▶ [Extrait du texte]
À chaque passage au supermarché, des rayonnages entiers de snacks industriels séduisent par leur praticité et leurs promesses gourmandes mais comment comprendre les étiquettes produits ? Chips aromatisées, biscuits salés, cacahuètes épicées, crackers au fromage… Ces produits se dégustent les yeux fermés devant la télévision ou lors d’un apéritif improvisé. Pourtant, bien souvent, nous ignorons ce que nous avalons réellement. Les étiquettes, là pour informer le consommateur, semblent parfois rédigées dans un langage codé réservé aux initiés.

Certaines personnes s’imaginent, à tort, qu’un snack vendu dans une jolie boîte colorée est de fait sain ou au moins inoffensif. Mais lire, interpréter et comprendre les allégations, la liste des ingrédients, et la valeur nutritionnelle d’un snack industriel demande un savant mélange de lucidité et de curiosité.

L’art de lire la liste d’ingrédients

Face à une étiquette de snack, l’œil repère d’abord une liste d’ingrédients. Le réflexe le plus simple consiste à compter le nombre d’éléments énumérés. Une règle générale : plus la liste est longue et complexe, plus le produit est transformé.

Par exemple, un simple « crackers au blé complet » devrait normalement contenir :

  • Farine de blé complet
  • Eau
  • Sel

En réalité, on découvre souvent toute une série :

  • Farine de blé complet, farine de blé, huile de palme, sucre, sirop de glucose, poudre à lever (carbonates de sodium), émulsifiants (lécithine de soja), arômes artificiels, exhausteur de goût (glutamate monosodique), conservateur (sorbate de potassium).

Les premiers ingrédients de la liste sont utilisés en plus grande quantité. Si le sucre ou l’huile figure dans le trio de tête, attendez-vous à un produit riche… mais pas nécessairement en nutriments essentiels.

▶ [Informations extraites]
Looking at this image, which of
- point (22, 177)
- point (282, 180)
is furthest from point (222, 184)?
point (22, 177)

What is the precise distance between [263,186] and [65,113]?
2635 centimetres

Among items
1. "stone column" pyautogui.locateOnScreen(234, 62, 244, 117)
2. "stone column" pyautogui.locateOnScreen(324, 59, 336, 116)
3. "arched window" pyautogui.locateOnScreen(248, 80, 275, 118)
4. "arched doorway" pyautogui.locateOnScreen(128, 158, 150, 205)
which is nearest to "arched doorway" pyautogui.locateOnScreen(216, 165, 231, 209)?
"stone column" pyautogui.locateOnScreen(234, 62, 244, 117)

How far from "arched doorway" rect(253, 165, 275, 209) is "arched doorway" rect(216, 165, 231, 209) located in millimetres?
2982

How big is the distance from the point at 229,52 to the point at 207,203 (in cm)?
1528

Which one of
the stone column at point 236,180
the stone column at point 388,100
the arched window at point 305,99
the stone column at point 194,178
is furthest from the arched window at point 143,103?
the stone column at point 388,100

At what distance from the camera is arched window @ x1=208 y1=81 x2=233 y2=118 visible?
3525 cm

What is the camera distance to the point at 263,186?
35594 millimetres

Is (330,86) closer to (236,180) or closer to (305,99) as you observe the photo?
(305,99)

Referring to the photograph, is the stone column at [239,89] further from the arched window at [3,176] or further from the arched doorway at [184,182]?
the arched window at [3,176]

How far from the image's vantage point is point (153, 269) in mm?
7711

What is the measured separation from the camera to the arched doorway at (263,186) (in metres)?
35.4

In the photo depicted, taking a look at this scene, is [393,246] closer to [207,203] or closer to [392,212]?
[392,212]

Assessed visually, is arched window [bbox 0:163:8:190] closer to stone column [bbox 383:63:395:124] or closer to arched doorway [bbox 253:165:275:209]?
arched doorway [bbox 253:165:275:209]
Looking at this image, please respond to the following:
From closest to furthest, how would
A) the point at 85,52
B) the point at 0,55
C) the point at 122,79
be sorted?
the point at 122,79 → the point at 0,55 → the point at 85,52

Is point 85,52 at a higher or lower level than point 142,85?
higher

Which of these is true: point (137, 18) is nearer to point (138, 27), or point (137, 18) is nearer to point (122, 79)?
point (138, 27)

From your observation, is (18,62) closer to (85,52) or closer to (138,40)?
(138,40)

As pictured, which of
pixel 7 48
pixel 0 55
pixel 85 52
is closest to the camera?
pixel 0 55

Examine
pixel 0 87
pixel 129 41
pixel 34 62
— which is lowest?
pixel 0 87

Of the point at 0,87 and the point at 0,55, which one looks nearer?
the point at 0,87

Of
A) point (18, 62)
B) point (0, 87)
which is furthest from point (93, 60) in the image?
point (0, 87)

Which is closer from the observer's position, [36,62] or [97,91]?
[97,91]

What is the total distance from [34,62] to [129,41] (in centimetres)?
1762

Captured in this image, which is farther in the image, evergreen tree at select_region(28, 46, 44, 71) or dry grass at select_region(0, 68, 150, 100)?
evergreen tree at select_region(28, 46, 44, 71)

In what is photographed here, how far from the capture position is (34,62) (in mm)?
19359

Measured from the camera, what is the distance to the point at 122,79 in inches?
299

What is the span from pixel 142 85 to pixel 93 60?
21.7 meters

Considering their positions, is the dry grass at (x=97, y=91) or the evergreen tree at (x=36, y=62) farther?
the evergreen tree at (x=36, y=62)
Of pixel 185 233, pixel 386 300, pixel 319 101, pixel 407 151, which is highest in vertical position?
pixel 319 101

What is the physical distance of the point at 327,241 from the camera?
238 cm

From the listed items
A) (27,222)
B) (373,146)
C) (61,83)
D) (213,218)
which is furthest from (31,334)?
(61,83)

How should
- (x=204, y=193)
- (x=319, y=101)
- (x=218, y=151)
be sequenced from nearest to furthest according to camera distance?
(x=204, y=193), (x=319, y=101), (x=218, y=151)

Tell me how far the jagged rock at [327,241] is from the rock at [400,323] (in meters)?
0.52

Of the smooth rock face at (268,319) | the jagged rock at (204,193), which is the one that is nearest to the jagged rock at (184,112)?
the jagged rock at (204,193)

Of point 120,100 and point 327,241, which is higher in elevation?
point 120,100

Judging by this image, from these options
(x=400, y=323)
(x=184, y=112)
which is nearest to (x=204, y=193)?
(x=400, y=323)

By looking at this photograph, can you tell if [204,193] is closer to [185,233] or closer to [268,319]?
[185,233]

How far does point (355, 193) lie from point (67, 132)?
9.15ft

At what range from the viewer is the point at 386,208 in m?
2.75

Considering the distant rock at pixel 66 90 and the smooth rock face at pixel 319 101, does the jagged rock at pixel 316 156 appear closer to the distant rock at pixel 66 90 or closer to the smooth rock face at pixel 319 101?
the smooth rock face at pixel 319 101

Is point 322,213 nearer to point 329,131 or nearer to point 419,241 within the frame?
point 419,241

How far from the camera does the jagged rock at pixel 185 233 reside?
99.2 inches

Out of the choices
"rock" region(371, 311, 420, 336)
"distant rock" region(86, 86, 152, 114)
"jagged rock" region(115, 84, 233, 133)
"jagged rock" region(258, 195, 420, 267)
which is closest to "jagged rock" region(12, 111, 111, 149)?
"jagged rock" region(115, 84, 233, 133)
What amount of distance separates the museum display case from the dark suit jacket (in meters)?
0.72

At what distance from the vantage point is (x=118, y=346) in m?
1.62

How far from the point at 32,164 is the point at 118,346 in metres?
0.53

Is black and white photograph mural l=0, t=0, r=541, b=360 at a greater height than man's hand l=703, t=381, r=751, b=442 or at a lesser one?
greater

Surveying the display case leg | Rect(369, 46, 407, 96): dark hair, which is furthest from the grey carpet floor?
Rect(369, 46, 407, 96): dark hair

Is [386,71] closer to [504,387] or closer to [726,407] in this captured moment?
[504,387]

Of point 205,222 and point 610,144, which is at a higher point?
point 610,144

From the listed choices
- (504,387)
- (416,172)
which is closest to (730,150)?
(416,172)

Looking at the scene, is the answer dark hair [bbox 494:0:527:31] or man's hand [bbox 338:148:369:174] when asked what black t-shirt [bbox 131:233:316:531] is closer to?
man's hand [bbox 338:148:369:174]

▶ [Objectif visé]
Recopiez à l'identique, dans le texte sur les étiquettes des snacks, tout ce qui va de « Par exemple, un » jusqu'à « en nutriments essentiels. ». Le matériel fourni n'a aucun lien avec le texte sur les étiquettes des snacks.

▶ [Résultat final]
Par exemple, un simple « crackers au blé complet » devrait normalement contenir :

  • Farine de blé complet
  • Eau
  • Sel

En réalité, on découvre souvent toute une série :

  • Farine de blé complet, farine de blé, huile de palme, sucre, sirop de glucose, poudre à lever (carbonates de sodium), émulsifiants (lécithine de soja), arômes artificiels, exhausteur de goût (glutamate monosodique), conservateur (sorbate de potassium).

Les premiers ingrédients de la liste sont utilisés en plus grande quantité. Si le sucre ou l’huile figure dans le trio de tête, attendez-vous à un produit riche… mais pas nécessairement en nutriments essentiels.